Re: Reg Expression on file name
by thezip (Vicar) on Jan 06, 2003 at 19:37 UTC

    I believe that you'll need to add a '.' just before the asterisk, as in:

    next if($file !~ /^AB\sDAT.*\.doc$/i); ^
    Otherwise, you'll only match strings like:
    AB DA.doc
    AB DAT.doc
    AB DATTTTTTTTTTTTTT.doc

    The way you have coded it, the asterisk refers to zero or more occurrences of the previous character, 'T', instead of "any character", as I think you intended.
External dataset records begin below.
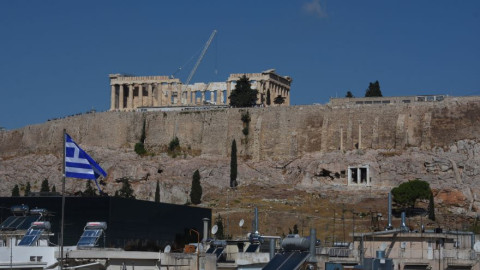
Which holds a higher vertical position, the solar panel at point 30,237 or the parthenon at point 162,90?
the parthenon at point 162,90

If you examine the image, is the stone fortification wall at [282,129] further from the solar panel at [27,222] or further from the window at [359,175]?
the solar panel at [27,222]

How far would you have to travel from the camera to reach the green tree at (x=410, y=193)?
80.1 meters

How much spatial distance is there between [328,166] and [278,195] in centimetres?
620

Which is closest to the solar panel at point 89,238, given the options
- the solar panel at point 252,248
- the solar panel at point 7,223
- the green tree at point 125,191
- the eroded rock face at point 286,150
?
the solar panel at point 7,223

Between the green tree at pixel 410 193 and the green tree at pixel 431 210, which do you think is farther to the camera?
the green tree at pixel 410 193

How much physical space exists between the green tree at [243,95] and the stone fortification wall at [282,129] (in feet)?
6.31

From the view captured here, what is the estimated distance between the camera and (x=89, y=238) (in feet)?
114

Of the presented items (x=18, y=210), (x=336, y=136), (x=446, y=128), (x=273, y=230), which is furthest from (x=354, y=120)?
(x=18, y=210)

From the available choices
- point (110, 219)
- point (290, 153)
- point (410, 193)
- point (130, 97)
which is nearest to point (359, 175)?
point (410, 193)

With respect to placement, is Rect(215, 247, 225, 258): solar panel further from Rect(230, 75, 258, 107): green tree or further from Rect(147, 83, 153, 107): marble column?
Rect(147, 83, 153, 107): marble column

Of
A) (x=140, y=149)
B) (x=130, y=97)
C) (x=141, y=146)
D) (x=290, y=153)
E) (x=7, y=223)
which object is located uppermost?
(x=130, y=97)

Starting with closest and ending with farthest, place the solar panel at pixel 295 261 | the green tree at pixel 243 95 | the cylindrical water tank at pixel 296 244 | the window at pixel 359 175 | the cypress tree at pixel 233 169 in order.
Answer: the solar panel at pixel 295 261, the cylindrical water tank at pixel 296 244, the window at pixel 359 175, the cypress tree at pixel 233 169, the green tree at pixel 243 95

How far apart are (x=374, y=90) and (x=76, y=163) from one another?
6788 centimetres

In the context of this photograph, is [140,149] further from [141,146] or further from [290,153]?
[290,153]
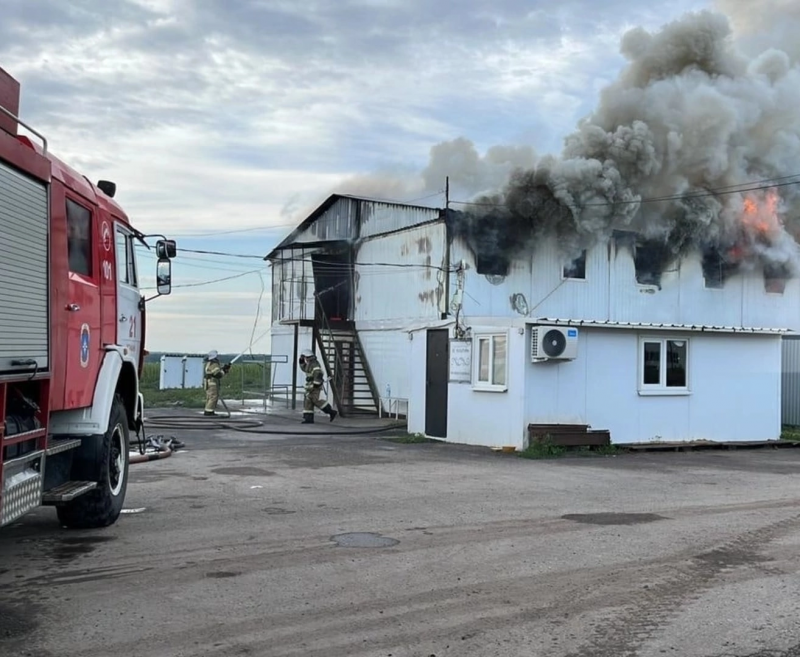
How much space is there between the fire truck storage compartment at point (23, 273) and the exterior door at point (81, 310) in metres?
0.63

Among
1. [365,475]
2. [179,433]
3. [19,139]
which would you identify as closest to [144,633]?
[19,139]

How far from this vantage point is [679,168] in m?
24.9

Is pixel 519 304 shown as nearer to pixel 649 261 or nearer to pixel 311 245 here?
pixel 649 261

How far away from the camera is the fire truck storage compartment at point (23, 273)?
16.9 feet

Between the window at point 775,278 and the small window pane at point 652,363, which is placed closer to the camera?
the small window pane at point 652,363

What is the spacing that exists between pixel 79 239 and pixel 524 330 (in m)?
9.65

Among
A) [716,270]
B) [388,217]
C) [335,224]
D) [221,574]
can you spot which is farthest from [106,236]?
[716,270]

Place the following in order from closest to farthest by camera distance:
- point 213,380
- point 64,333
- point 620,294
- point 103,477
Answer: point 64,333, point 103,477, point 213,380, point 620,294

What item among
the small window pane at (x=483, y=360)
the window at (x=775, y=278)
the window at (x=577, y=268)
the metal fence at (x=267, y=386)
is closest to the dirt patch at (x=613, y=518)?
the small window pane at (x=483, y=360)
    Where do you want *them* to go today?
Re: Reg Expression on file name
by Zaxo (Archbishop) on Jan 06, 2003 at 19:29 UTC

    You're mixing shell glob patterns with regex patterns.     next if($file !~ /^AB\sDAT.*\.doc$/i); will do the job.

    After Compline,
    Zaxo

Re: Reg Expression on file name
by Anonymous Monk on Jan 06, 2003 at 19:28 UTC
    next if /^AB\sDAT.*\.doc/i;
Re: Reg Expression on file name
by foxops (Monk) on Jan 06, 2003 at 19:22 UTC
    How about:
    use strict; use File::Find; my(@directories_to_seach); @directories_to_seach = "C:/Documents and Settings/Desktop"; find(\&wanted, @directories_to_seach); sub wanted { if ("$_" =~ /^AB\sDAT*\.doc$/i) { print "$_\n"; } }
      Is my regular expression correct??